Il difensore riflette *

Laudisa


----------



## Schism75 (25 Gennaio 2013)

Re Ricardo ha scritto:


> *Vertice con il Genoa, Galliani chiede l'ok di Preziosi per girare Acerbi alla Samp in prestito.
> Il difensore riflette *
> 
> Laudisa



Spero si faccia dare Poli


----------



## Andreas89 (25 Gennaio 2013)

Schism75 ha scritto:


> Spero si faccia dare Poli



Alla Samp non hanno l'anello al naso.


----------



## Jino (25 Gennaio 2013)

Che vada in prestito può essere una soluzione. Ha dimostrato di non esser da Milan quindi con noi non ha senso rimanga, però magari andando a giocare in prestito sei mesi facendo bene il prossimo anno il suo valore di mercato può tornare buono per monetizzare. Nel miracolo che diventi da Milan è evidente che manco ci credo.


----------



## MaggieCloun (25 Gennaio 2013)

maro ma non è possibile che stiamo dando via tutte le pippe


----------



## DennyJersey (25 Gennaio 2013)

Laudisa ha appena twittato: "Constant in sede: Verso il riscatto dal Genoa. In cambio Acerbi in rossoblù?"


----------



## admin (25 Gennaio 2013)

Imminente il passaggio di Acerbi al Genoa. Constant verrà riscattato dal Milan


----------



## MaggieCloun (25 Gennaio 2013)

* In sede anche l'agente di Acerbi. Imminente il suo passaggio al Genoa con i rossoneri che riscattano Constant.*

Laudisa


----------



## er piscio de gatto (25 Gennaio 2013)

Godo


----------



## MaggieCloun (25 Gennaio 2013)

mamma mia non ci credo se va via pure acerbi maro due pippe in due giorni *_*, secondo me alla fine non va via abate zaccardo fara il jolly


----------



## Ale (25 Gennaio 2013)

non mi mancherà

- - - Updated - - -

ma se dovessero partire tutte le pippe , chi rimarrebbe?


----------



## Marilson (25 Gennaio 2013)

via anche abate ora


----------



## DannySa (25 Gennaio 2013)

Ottimoooo via via via


----------



## Marilson (25 Gennaio 2013)

comunque voglio ribadire, mai come in questo caso un giocatore si è meritato il riscatto sul campo. Bravo Costant


----------



## sion (25 Gennaio 2013)

godicchio


----------



## Livestrong (25 Gennaio 2013)

Consegne esercizio:
1/ Trascrivi fedelmente la parte della discussione che comincia con "Alla Samp non" e prosegue fino a "manco ci credo.".
2/ Nella discussione, quale giocatore verrà riscattato dal Milan secondo il messaggio di admin?
3/ Nella discussione, per quale motivo Jino ritiene che mandare Acerbi in prestito possa essere una soluzione?

Estratto fonte:
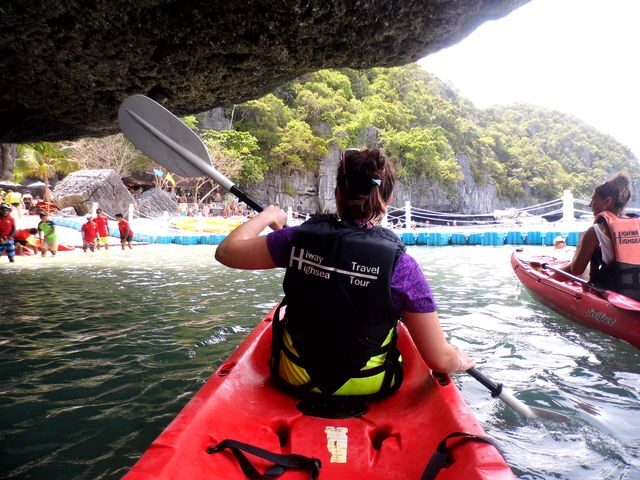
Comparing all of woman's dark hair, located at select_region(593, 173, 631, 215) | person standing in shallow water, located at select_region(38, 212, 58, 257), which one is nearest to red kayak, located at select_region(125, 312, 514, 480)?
woman's dark hair, located at select_region(593, 173, 631, 215)

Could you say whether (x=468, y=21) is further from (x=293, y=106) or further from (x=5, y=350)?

Soluzioni esercizio:
1/
Alla Samp non hanno l'anello al naso.


----------



## Jino (25 Gennaio 2013)

Che vada in prestito può essere una soluzione. Ha dimostrato di non esser da Milan quindi con noi non ha senso rimanga, però magari andando a giocare in prestito sei mesi facendo bene il prossimo anno il suo valore di mercato può tornare buono per monetizzare. Nel miracolo che diventi da Milan è evidente che manco ci credo.

2/ Constant.

3/ Per Jino, Acerbi ha dimostrato di non essere da Milan e quindi non ha senso che rimanga. Giocando sei mesi in prestito e facendo bene, il prossimo anno il suo valore di mercato potrebbe tornare buono per monetizzare.